Slovenian researchers developing tool to detect deepfakes
Ljubljana, 22 October - With deepfakes getting increasingly easy to create and spreading rapidly on social networks, researchers at the Ljubljana Faculty of Electrical Engineering are developing more advanced technology to detect deepfakes. The idea is to train detectors to recognise real videos, instead of training them on deepfakes.
Deepfakes are images, videos or audio which are edited or generated using artificial intelligence tools, and which may depict real or non-existent people. They are a type of synthetic media.
Vitomir Štruc, the head of the DeepFake DAD project at the Laboratory for Machine Intelligence, which was launched last year, told the STA that the purpose of creating deepfakes is usually malicious.
"People often try to use them to blackmail others, to spread false information, also for various abuses and identity theft," he said, adding that due to the rapid development of technology, it is now possible to recreate entire scenes and not just replace the faces of people.
"It is not possible yet to create five-minute videos that would run consistently, but it is already possible to create short, up to 20 seconds long videos that are very convincing," Štruc said.
He believes that it will be possible to easily make longer and more realistic videos in the future and, because the technology has become widely available and easy to use, it can also be easily misused.
For this reason, it is important to develop effective detector technology that will make it easier to recognise deepfakes, but Štruc notes that this is an extremely demanding task.
Machine learning-based detectors are usually trained to recognise specific types of deepfakes and distinguish them from real videos, but the problem is that there are many different ways to create deepfakes, and new ones are constantly emerging.
"Tomorrow someone can create a much better deepfake that we have never seen before. Detectors cannot recognise such deepfakes because they have not been trained on such examples," Štruc said.
This prompted the researchers to launch the three-year DeepFake DAD project in collaboration with the Computer Vision Laboratory at the Ljubljana Faculty of Computer and Information Science in a bid to develop more advanced technology to detect deepfakes.
"The idea is to train detectors to recognise real videos, instead of training them on deepfakes. We want to develop a classifier that will determine whether something is real, and everything that will not be recognised as real will be flagged as deepfake," Štruc explained.
A certain number of initial models have already been developed and they are quite effective, he said, adding that the ultimate goal is to develop a detector that will be able to recognise deepfakes appearing in the future.
The researchers would like the detector to be freely available to the public. They say such tools will increasingly become a necessity because deepfakes are spreading over social networks at an incredible pace.
Štruc noted that this is particularly problematic in politics, where deepfakes can influence public opinion, while those that work in real time can pose a serious threat in matters where identity is being proven by means of video calls.
He noted that increasing the trust level for video calls is being discussed at the EU level and also in Slovenia so as to enable major transactions, such as the sale of real estate, to be performed without the parties being present in person.
"If identity was verified in such a way, someone could use a deepfake to sell your house via video call, which is very problematic," he warned.
According to him, a bank fraud took place in the United Arab Emirates two years ago in which hackers used fake audio to defraud banks that used voice-based identity verification and steal millions in cash. There are many other such examples.
In cases where important content that can have a major impact and consequences on society is involved, experts perform a detailed manual review to determine whether the content is true or not.
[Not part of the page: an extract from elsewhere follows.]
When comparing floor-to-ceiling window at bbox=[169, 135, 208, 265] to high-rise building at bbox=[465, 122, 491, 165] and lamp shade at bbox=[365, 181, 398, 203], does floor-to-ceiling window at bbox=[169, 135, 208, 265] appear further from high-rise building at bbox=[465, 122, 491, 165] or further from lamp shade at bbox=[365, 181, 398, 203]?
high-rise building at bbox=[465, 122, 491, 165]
"Common sense is often enough. If something seems unusual to us, the content is probably not real," Štruc said, adding that one must pay particular attention to details when identifying deepfakes.
"Usually, a fake character has unnatural facial expressions, the shadows of the body or the object are inconsistent or are projected on the wrong side, the eyes are not round, but slightly deformed, the hands are often distorted, with extra fingers appearing or a finger missing," he explained.
With more than a billion pictures and videos being uploaded to social networks on a monthly basis, it is practically impossible to review them manually.
"It is necessary to develop software that will recognise such content even before it is uploaded to social networks. This is the only way to ensure a safe digital environment," he concluded.